> _练习说明_
请重写记录中从含有“What is the distance”的那一行到记录末尾的部分，把每处“grassy embankment”替换成“grassy slope”，其他内容保持不变。答案里不要包含图片。

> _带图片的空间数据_
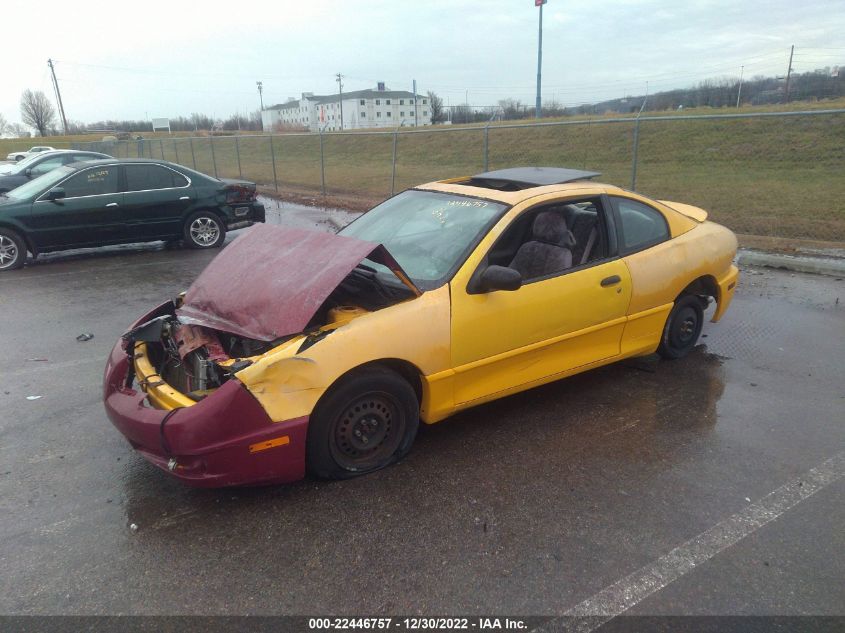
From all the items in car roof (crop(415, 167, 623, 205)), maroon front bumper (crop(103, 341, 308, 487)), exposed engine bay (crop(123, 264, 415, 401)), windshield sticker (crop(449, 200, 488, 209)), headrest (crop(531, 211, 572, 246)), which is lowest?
maroon front bumper (crop(103, 341, 308, 487))

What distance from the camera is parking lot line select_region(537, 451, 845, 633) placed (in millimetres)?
2441

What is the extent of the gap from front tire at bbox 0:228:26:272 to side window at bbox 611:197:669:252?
8606 millimetres

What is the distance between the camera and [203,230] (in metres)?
10.3

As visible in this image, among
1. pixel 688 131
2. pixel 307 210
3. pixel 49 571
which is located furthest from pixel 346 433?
pixel 688 131

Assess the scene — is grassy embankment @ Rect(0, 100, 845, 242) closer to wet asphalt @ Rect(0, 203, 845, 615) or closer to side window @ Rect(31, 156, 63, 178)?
side window @ Rect(31, 156, 63, 178)

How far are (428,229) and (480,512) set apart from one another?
1.94 m

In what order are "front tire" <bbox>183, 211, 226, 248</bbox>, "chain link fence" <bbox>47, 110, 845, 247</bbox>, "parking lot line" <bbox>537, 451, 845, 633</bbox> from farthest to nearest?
1. "chain link fence" <bbox>47, 110, 845, 247</bbox>
2. "front tire" <bbox>183, 211, 226, 248</bbox>
3. "parking lot line" <bbox>537, 451, 845, 633</bbox>

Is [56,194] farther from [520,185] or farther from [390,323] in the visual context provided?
[390,323]

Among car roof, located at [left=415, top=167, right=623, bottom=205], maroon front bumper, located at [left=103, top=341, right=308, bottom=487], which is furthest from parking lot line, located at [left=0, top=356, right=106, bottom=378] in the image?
car roof, located at [left=415, top=167, right=623, bottom=205]

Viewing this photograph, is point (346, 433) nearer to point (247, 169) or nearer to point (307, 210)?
point (307, 210)

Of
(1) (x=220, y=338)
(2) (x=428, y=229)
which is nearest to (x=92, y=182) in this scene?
(1) (x=220, y=338)

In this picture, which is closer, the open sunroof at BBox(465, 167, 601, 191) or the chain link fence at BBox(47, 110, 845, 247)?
the open sunroof at BBox(465, 167, 601, 191)

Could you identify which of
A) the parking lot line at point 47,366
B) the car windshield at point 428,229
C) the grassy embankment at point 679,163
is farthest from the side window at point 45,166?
the car windshield at point 428,229

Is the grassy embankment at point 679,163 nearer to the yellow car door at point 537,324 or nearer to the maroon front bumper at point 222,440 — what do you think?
the yellow car door at point 537,324
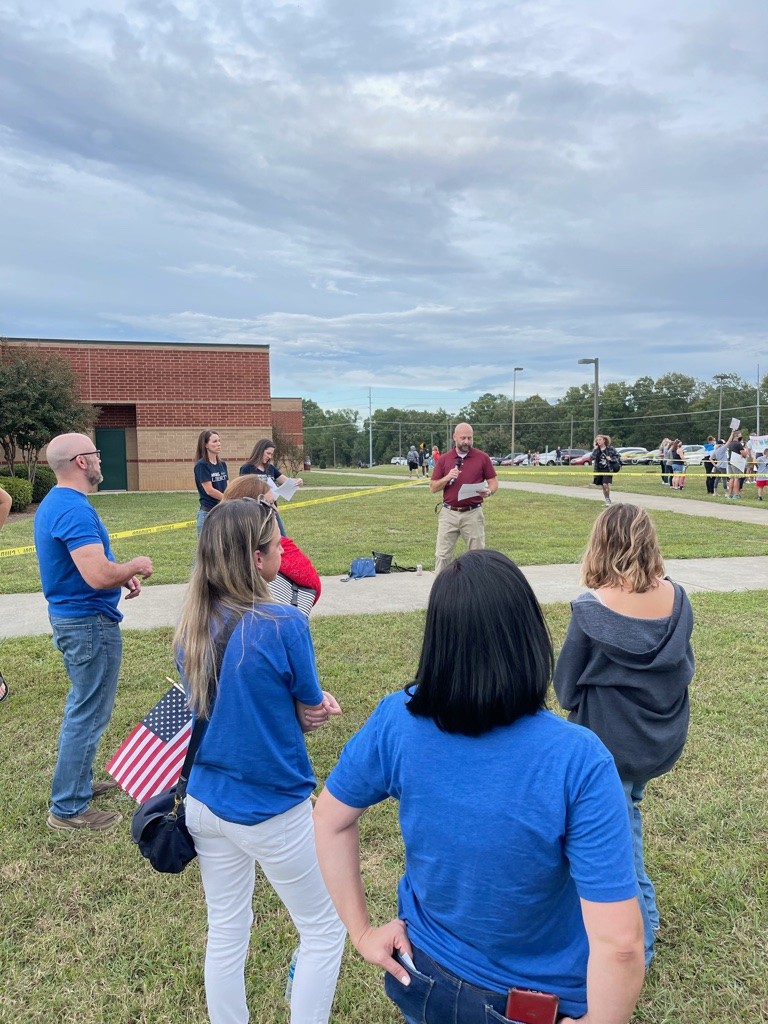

> _完整答案_
What is the distance between the camera and [203,230] (in metres)?
10.3

As visible in this image, among
1. pixel 688 131
2. pixel 307 210
3. pixel 49 571
which is located furthest from pixel 346 433?
pixel 688 131

Assess the scene — is grassy slope @ Rect(0, 100, 845, 242) closer to wet asphalt @ Rect(0, 203, 845, 615) or closer to side window @ Rect(31, 156, 63, 178)?
side window @ Rect(31, 156, 63, 178)

How far are (428,229) and (480,512) set apart from one another?
1.94 m

In what order are "front tire" <bbox>183, 211, 226, 248</bbox>, "chain link fence" <bbox>47, 110, 845, 247</bbox>, "parking lot line" <bbox>537, 451, 845, 633</bbox> from farthest to nearest?
1. "chain link fence" <bbox>47, 110, 845, 247</bbox>
2. "front tire" <bbox>183, 211, 226, 248</bbox>
3. "parking lot line" <bbox>537, 451, 845, 633</bbox>

Is [56,194] farther from [520,185] or farther from [390,323] in the visual context provided?
[390,323]

Among car roof, located at [left=415, top=167, right=623, bottom=205], maroon front bumper, located at [left=103, top=341, right=308, bottom=487], which is furthest from parking lot line, located at [left=0, top=356, right=106, bottom=378] in the image?
car roof, located at [left=415, top=167, right=623, bottom=205]

Viewing this photograph, is point (346, 433) nearer to point (247, 169) or nearer to point (307, 210)?
point (307, 210)

Of
(1) (x=220, y=338)
(2) (x=428, y=229)
which is nearest to (x=92, y=182) in this scene?
(1) (x=220, y=338)

In this picture, which is closer, the open sunroof at BBox(465, 167, 601, 191) or the chain link fence at BBox(47, 110, 845, 247)?
the open sunroof at BBox(465, 167, 601, 191)

Could you identify which of
A) the parking lot line at point 47,366
B) the car windshield at point 428,229
C) the grassy slope at point 679,163
is farthest from the side window at point 45,166?
the car windshield at point 428,229

Is the grassy slope at point 679,163 nearer to the yellow car door at point 537,324 or nearer to the maroon front bumper at point 222,440 — what do you think?
the yellow car door at point 537,324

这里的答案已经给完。